While the making of the bomb is central to how Richland came to be, it is also at the heart of how today’s community was shaped. (The population is now roughly 60,000.) The Hanford project that enriched the plutonium was also critical during the Cold War era before ceasing production at the end of the 1980s. The site remains a major employer but is now focused on a huge decommission and decontamination effort.
Del Ballard, 92, a longtime Hanford worker who began at the site in 1951, said the employees had a lot of patriotic pride about their technological accomplishments and role in supporting national security. And as the U.S. government moved to decommission the Hanford buildings, Mr. Ballard helped lead efforts to preserve the reactor that produced the Nagasaki plutonium. Today, people can tour the reactor site.
“It was so important to the nation and the world’s history,” he said. “It was the start of the nuclear age and it was the end of World War II.”
In 1945, as the war was concluding, students at the local high school changed their name from the Beavers to the Bombers. Later, the mushroom cloud logo arrived, with many recent classes proudly adding versions of the logo around campus, even as some students challenged whether the symbol was appropriate.
Parjot Pawar, who recently graduated as Richland High’s salutatorian, said she had never liked the mushroom cloud logo or the “proud of the cloud” phrase. Last year, she said the school’s Diversity, Equity and Inclusion Committee held a meeting with the school’s principal, pressing to replace the school’s logo. But many people remained proud of the symbol and its representation of the city’s heritage.

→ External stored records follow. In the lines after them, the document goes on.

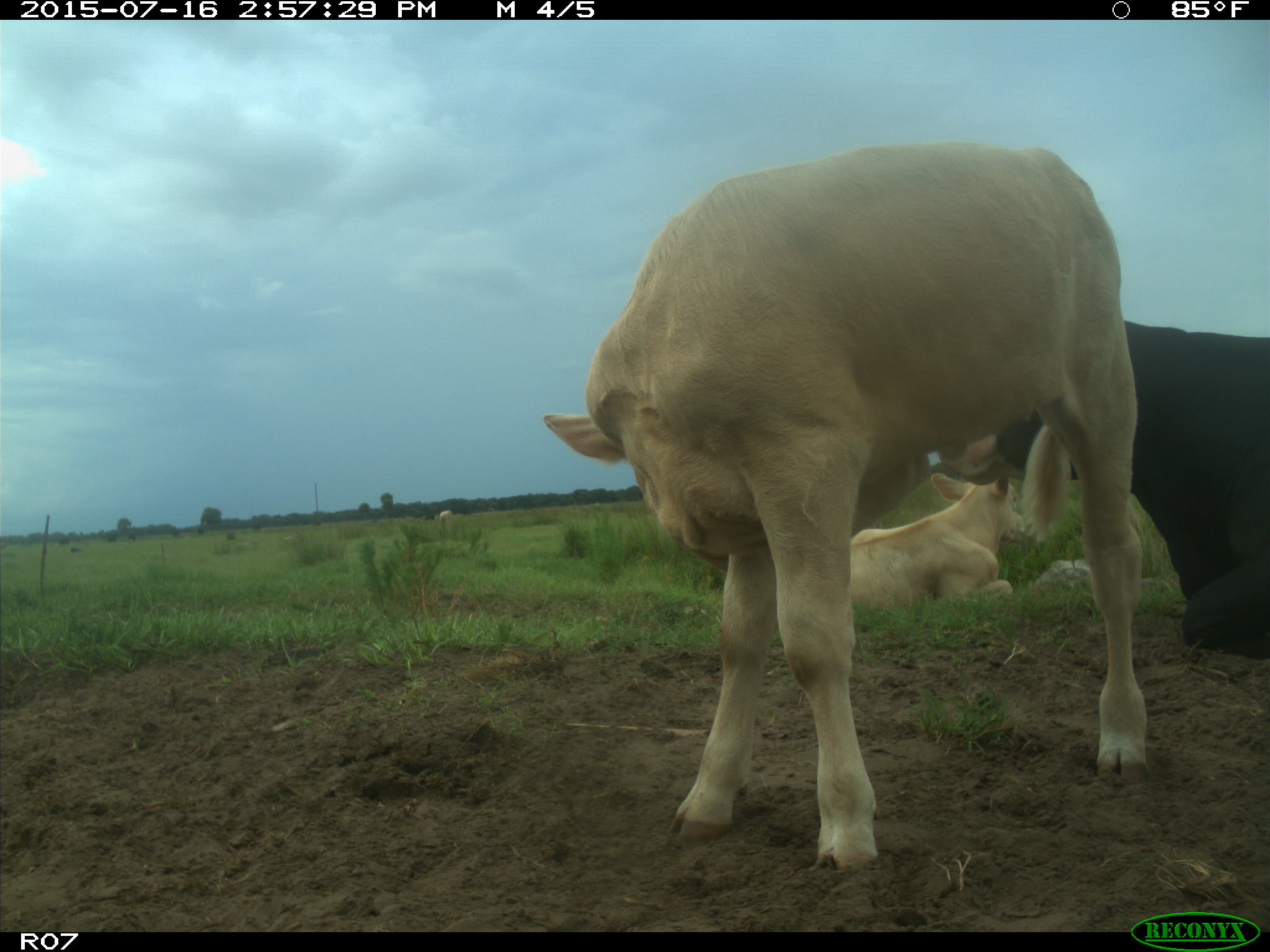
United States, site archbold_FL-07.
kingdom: Animalia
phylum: Chordata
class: Mammalia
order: Artiodactyla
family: Bovidae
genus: Bos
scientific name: Bos taurus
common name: domestic cow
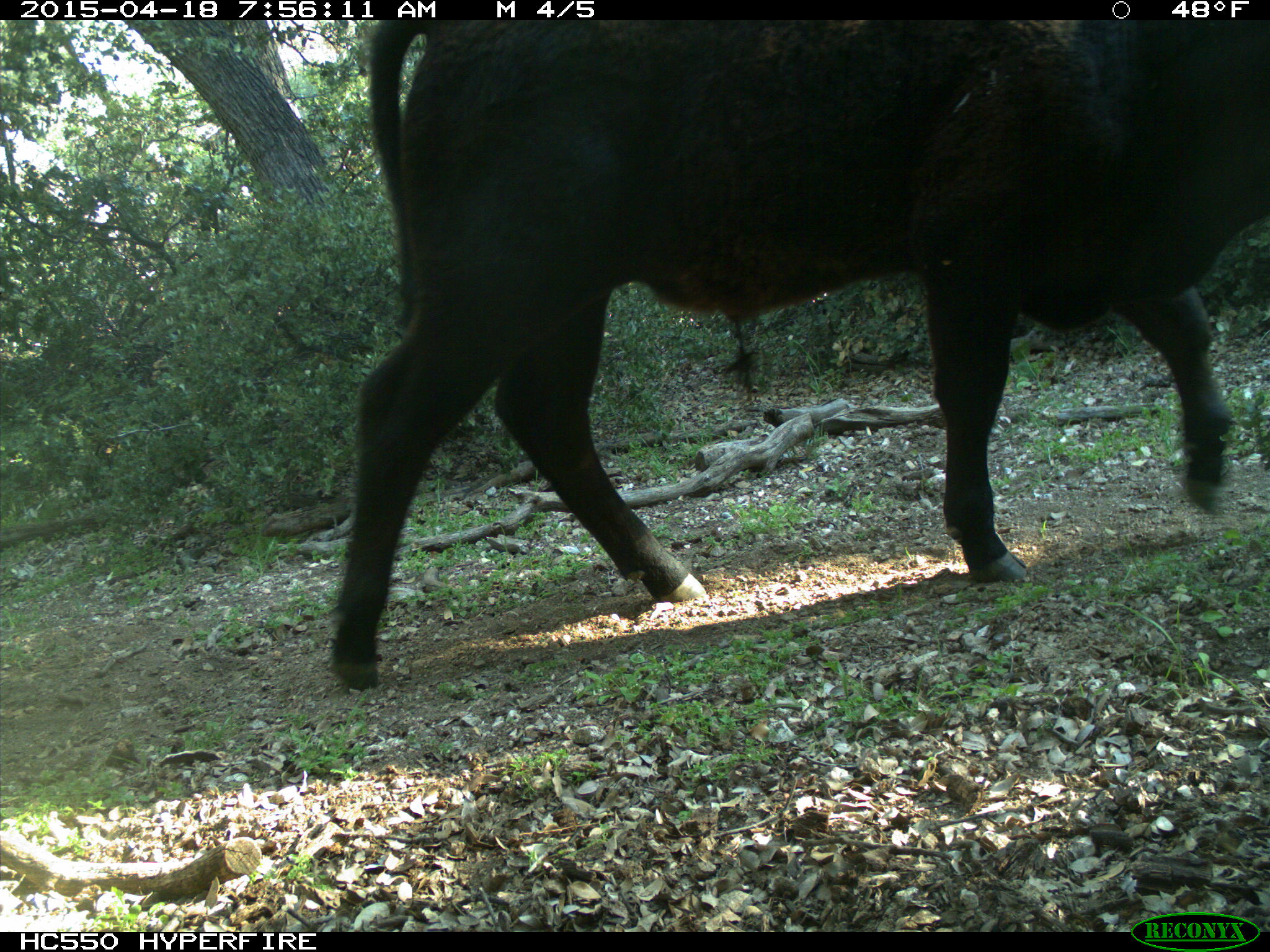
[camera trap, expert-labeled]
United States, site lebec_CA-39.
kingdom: Animalia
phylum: Chordata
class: Mammalia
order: Artiodactyla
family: Bovidae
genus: Bos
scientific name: Bos taurus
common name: domestic cow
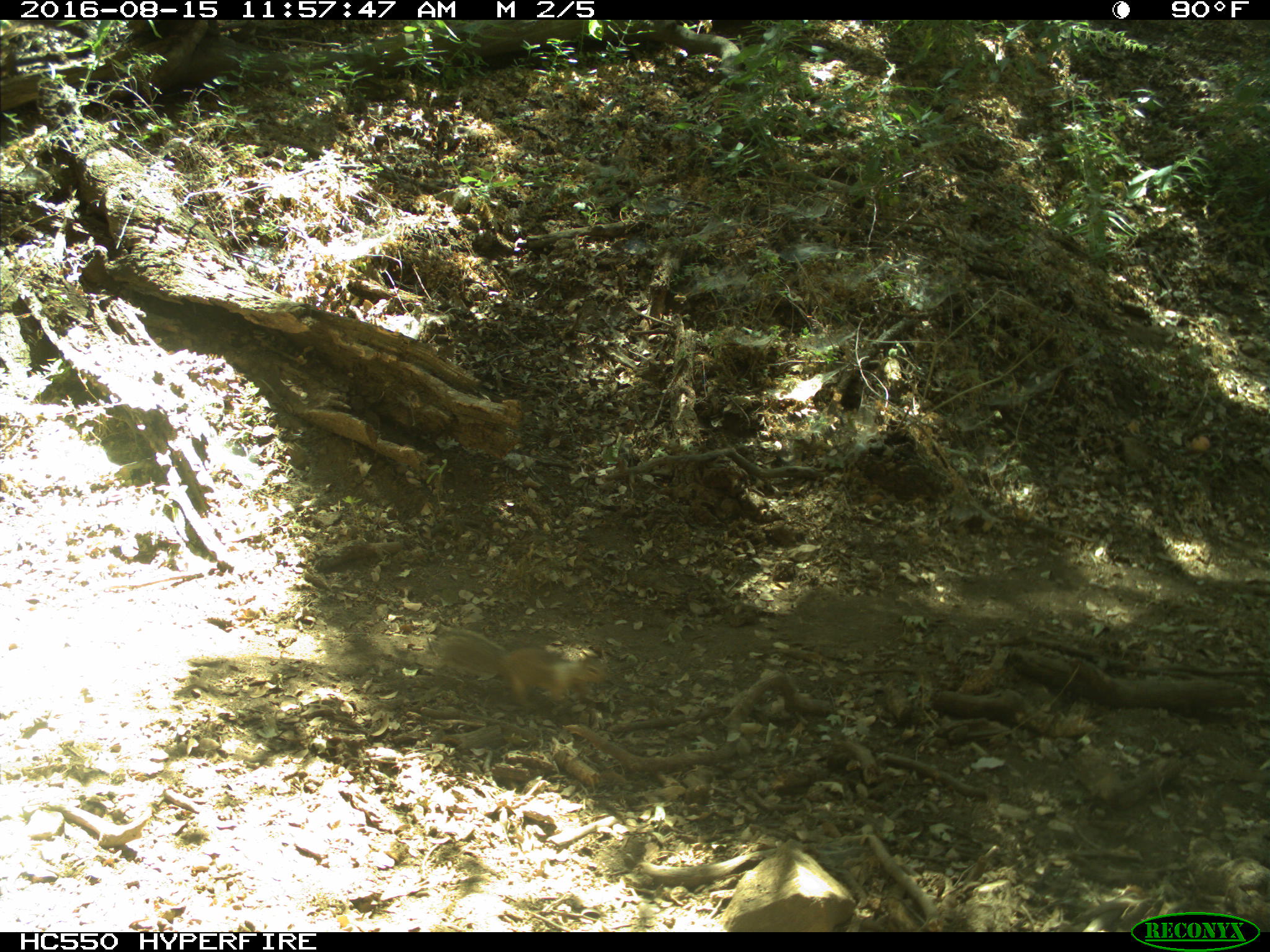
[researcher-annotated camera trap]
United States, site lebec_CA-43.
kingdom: Animalia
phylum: Chordata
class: Mammalia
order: Rodentia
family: Sciuridae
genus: Otospermophilus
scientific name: Otospermophilus beecheyi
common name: california ground squirrel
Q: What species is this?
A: Otospermophilus beecheyi (california ground squirrel).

“However, I have noticed that as the years go by and discussions on monuments and statues become more popular, there is more and more support for a change in this school’s image,” Ms. Pawar said.
Ms. Fletcher said she had first had a jarring encounter with Richland’s pride when she arrived in town and went to the high school to audition for a job with the local symphony, which was founded in 1945, largely by Hanford workers. The school’s “Bombers” name was emblazoned on a building.
At the recent “Lights for Peace” program commemorating the anniversary, Ms. Fletcher’s choir group, the Mid-Columbia Mastersingers, performed a Japanese children’s song. Then an event organizer with the National Park Service invited people to ring a bell and walk a path lined by illuminated paper bags that featured messages of peace and remembrance.
As people circled the park and rang the bell, Ms. Fletcher said in an interview that the community in many ways had been disconnected from another side of this history: the bomb’s impact. But as the nation has had more conversations in recent years about how to view its past, she has found people in Richland also more willing to hear her family’s story, more willing to hear why the city’s atomic-themed emblems prompt her to think about death and suffering.
She also learned that some of the students in her youth symphony had been advocating change at the high school.
“I think this is just the beginning of the process,” she said. “There is quite a ways to go. It’s such a big part of this community and has been for so long. I think there are many more conversations yet to be had.”